4A (s) + 2 B (g) -- 4 C (g)

K=50

which is false:
a) K= [C]^4/{B]^2

b) K = √1/50 for 2C (g) -- 2B (g) + 2A (s)

c) changing the answer will not change K

d) 2(50) for 8A (s) + 4 B (g) -- 8C (g)


I understand that A is true, but for B (which is also true) I understand why it is the inverse of Keq, because its the reverse reaction, but why do we take the square root?

and for D, the correct answer would have been (50)^2 but why?
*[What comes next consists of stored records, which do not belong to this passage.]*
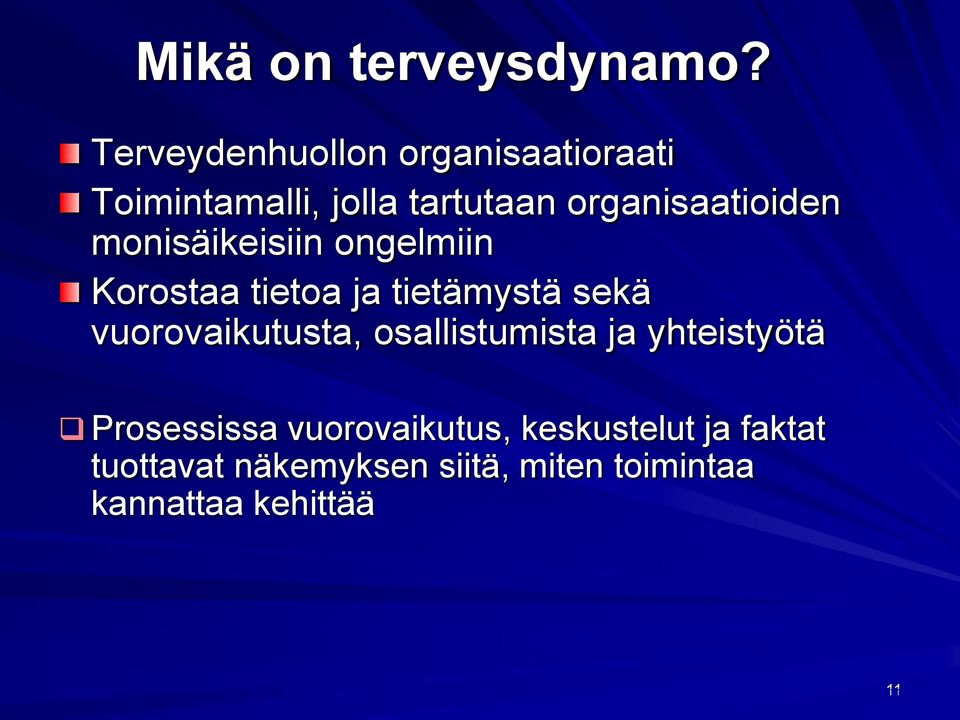 monisäikeisiin ongelmiin Korostaa tietoa ja tietämystä sekä vuorovaikutusta,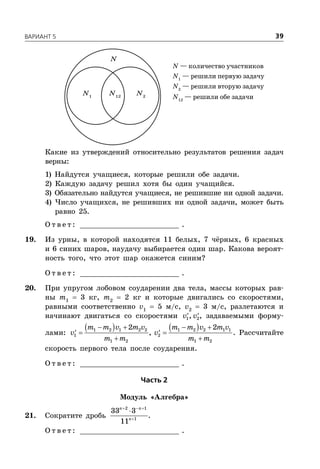 ÂÀÐÈÀÍÒ 5 39
N — количество участников
N1
— решили первую задачу
N2
— решили вторую задачу
N12
— решили обе задачи
N1
N2
N12
N
Какие из утверждений относительно результатов решения задач
верны:
1) Найдутся учащиеся, которые решили обе задачи.
2) Каждую задачу решил хотя бы один учащийся.
3) Обязательно найдутся учащиеся, не решившие ни одной задачи.
4) Число учащихся, не решивших ни одной задачи, может быть
равно 25.
О т в е т : _________________________ .
19. Из урны, в которой находятся 11 белых, 7 чёрных, 6 красных
и 6 синих шаров, наудачу выбирается один шар. Какова вероят-
ность того, что этот шар окажется синим?
О т в е т : _________________________ .
20. При упругом лобовом соударении два тела, массы которых рав-
ны m1
 3 кг, m2
 2 кг и которые двигались со скоростями,
равными соответственно v1
 5 м/с, v2
 3 м/с, разлетаются и
начинают двигаться со скоростями  1 2,v v , задаваемыми форму-
лами:
      
  
 
1 2 1 2 2 1 2 2 1 1
1 2
1 2 1 2
2 2
,
m m v m v m m v m v
v v
m m m m
. Рассчитайте
скорость первого тела после соударения.
О т в е т : _________________________ .
×àñòü 2
Модуль «Алгебра»
21. Сократите дробь
  

2 1
1
33 3
11
n n
n
.
О т в е т : _________________________ .
 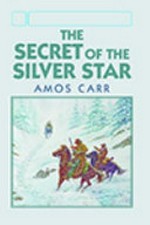 The secret of the silver star / Amos Carr.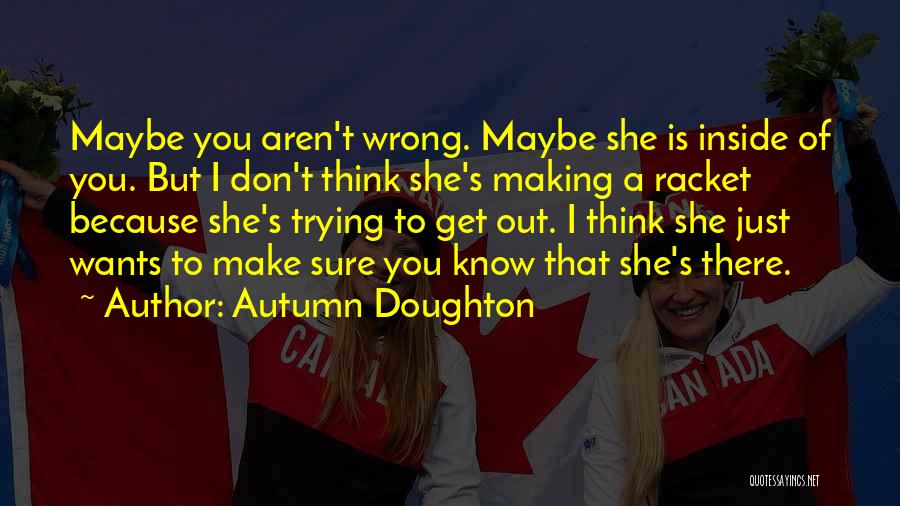 Autumn Doughton Quotes: Maybe You Aren't Wrong. Maybe She Is Inside Of You. But I Don't Think She's Making A Racket Because She's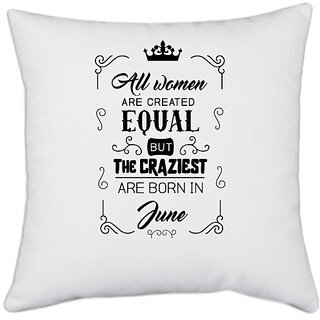                       UDNAG White Polyester 'June Birthday | All women are created equally June' Pillow Cover [16 Inch X 16 Inch]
I'm not understanding destroyer's explanation. Thanks!

 

[mh0000]

Whenver you multiply a balanced equation by some factor (all of the terms must be multiplied by this factor, not just some), just raise the equilibrium constant (K) by that factor.

A + B --> C ; K=[C]/[A]

Multiply eqn by a factor of 2, raise the K by 2:
2(A + B --> C) = 2A + 2B --> 2C ; K=([C]/[A])^2

Likewise, halving the eqn coefficients is the same as multiplying by 1/2
(1/2)(A + B --> C) = 0.5A +0.5B --> 0.5C ; K=([C]/[A])^(1/2) or sqrt([C]/[A])

 

[Troyvdg]

Whenver you multiply a balanced equation by some factor (all of the terms must be multiplied by this factor, not just some), just raise the equilibrium constant (K) by that factor.

A + B --> C ; K=[C]/[A]

Multiply eqn by a factor of 2, raise the K by 2:
2(A + B --> C) = 2A + 2B --> 2C ; K=([C]/[A])^2

Likewise, halving the eqn coefficients is the same as multiplying by 1/2
(1/2)(A + B --> C) = 0.5A +0.5B --> 0.5C ; K=([C]/[A])^(1/2) or sqrt([C]/[A])

awesome. thank you👍